TASK DETAILS ::
Please count the lines below that contain the string "shown", and reply with that number alone.
Start of RECORDS PROVIDED
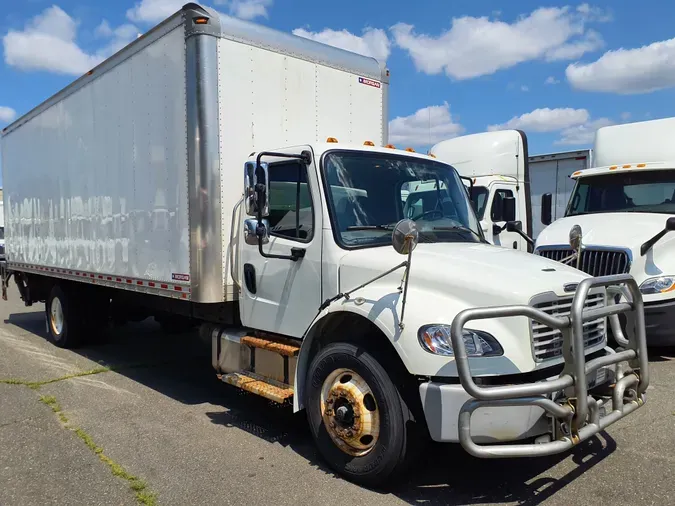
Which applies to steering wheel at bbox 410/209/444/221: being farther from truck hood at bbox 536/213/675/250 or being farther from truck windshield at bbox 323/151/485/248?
truck hood at bbox 536/213/675/250

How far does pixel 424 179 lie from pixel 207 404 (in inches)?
120

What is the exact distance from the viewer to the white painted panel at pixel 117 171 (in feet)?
18.1

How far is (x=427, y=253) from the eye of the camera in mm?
4176

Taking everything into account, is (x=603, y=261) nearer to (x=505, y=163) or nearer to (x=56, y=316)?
(x=505, y=163)

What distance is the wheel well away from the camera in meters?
3.73

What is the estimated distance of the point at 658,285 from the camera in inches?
269

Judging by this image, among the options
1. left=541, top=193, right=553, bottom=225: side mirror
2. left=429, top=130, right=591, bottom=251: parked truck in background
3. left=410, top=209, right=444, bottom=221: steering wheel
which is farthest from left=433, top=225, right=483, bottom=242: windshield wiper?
left=541, top=193, right=553, bottom=225: side mirror

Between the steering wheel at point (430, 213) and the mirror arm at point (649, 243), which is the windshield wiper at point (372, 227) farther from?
the mirror arm at point (649, 243)

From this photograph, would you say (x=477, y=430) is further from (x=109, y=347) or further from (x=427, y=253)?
(x=109, y=347)

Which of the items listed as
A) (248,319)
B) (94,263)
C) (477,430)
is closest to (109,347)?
(94,263)

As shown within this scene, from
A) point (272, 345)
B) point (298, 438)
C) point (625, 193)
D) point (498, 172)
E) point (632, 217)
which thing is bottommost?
point (298, 438)

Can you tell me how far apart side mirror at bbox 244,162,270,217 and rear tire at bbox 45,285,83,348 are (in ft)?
16.8

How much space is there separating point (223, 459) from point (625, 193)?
6.71 m

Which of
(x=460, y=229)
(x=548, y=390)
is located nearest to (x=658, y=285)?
(x=460, y=229)
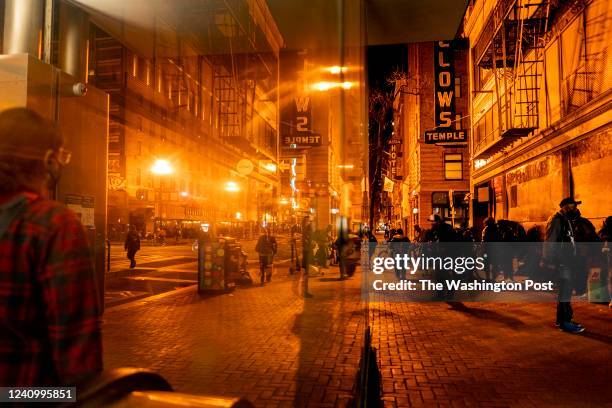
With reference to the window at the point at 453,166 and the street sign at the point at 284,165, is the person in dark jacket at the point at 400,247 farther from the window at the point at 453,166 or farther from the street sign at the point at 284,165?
the street sign at the point at 284,165

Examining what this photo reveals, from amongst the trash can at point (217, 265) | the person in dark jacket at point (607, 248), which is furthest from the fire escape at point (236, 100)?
the person in dark jacket at point (607, 248)

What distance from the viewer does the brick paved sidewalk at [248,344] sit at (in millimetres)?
4262

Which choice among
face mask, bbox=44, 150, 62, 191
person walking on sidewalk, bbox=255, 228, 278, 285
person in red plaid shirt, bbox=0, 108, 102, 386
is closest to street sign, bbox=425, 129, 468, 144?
person walking on sidewalk, bbox=255, 228, 278, 285

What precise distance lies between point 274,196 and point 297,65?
127ft

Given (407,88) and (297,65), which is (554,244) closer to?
(297,65)

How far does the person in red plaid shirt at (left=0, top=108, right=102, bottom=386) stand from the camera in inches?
49.1

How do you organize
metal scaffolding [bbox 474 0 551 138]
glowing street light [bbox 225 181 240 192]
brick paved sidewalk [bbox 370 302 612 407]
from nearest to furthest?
brick paved sidewalk [bbox 370 302 612 407] → metal scaffolding [bbox 474 0 551 138] → glowing street light [bbox 225 181 240 192]

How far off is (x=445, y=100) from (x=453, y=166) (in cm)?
1110

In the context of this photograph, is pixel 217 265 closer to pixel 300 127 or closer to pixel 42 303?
pixel 300 127

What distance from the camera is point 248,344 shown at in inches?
229

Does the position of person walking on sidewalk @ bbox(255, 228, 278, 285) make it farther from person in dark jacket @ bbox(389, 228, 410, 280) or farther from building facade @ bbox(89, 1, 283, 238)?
building facade @ bbox(89, 1, 283, 238)

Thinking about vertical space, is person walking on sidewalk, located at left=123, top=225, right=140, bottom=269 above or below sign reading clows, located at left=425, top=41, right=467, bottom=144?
below

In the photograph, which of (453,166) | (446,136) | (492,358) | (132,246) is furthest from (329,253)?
(453,166)

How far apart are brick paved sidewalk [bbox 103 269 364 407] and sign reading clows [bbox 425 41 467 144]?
15.6m
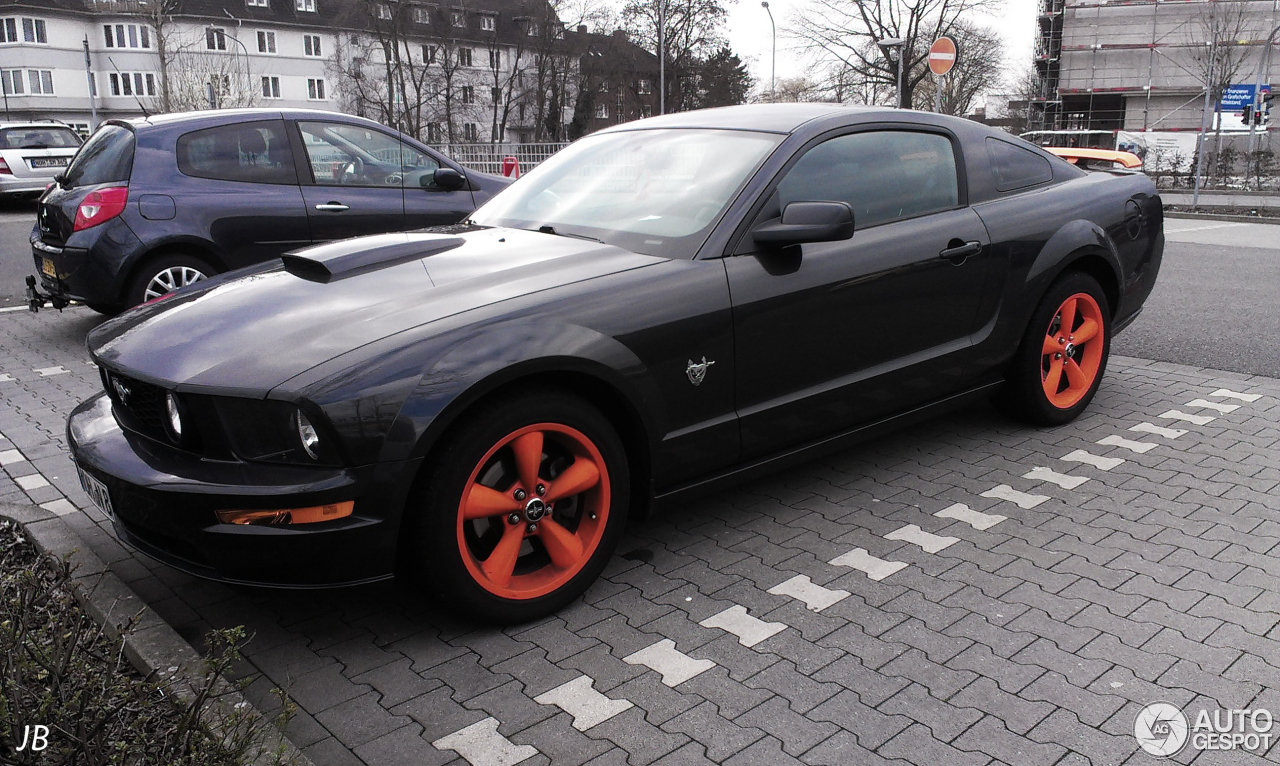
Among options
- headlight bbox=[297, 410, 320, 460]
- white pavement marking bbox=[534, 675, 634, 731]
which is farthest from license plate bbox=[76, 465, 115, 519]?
white pavement marking bbox=[534, 675, 634, 731]

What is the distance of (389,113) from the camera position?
49.3 meters

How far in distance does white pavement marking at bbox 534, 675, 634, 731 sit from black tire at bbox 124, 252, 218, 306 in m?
5.23

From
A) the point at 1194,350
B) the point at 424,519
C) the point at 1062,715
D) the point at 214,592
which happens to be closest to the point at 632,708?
the point at 424,519

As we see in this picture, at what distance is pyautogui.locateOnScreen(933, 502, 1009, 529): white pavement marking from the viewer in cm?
392

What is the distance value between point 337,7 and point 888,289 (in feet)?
254

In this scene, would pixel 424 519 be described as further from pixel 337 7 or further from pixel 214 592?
pixel 337 7

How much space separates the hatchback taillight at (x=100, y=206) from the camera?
6.72 m

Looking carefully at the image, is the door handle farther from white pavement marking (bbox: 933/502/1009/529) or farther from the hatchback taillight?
the hatchback taillight

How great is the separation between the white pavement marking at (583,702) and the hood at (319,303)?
3.72ft

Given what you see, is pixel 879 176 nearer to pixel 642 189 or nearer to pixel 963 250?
pixel 963 250

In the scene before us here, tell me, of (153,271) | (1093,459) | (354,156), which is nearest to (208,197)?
(153,271)

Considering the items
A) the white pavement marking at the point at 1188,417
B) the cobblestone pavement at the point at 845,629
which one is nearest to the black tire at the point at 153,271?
the cobblestone pavement at the point at 845,629

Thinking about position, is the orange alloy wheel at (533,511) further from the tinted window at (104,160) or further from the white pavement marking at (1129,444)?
the tinted window at (104,160)

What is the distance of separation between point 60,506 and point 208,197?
3.33m
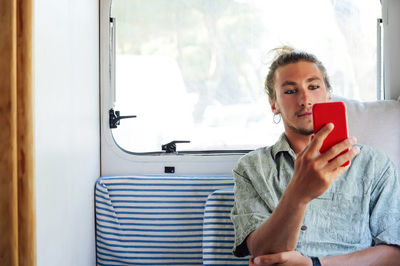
End of RECORDS PROVIDED
THE OUTPUT ::
2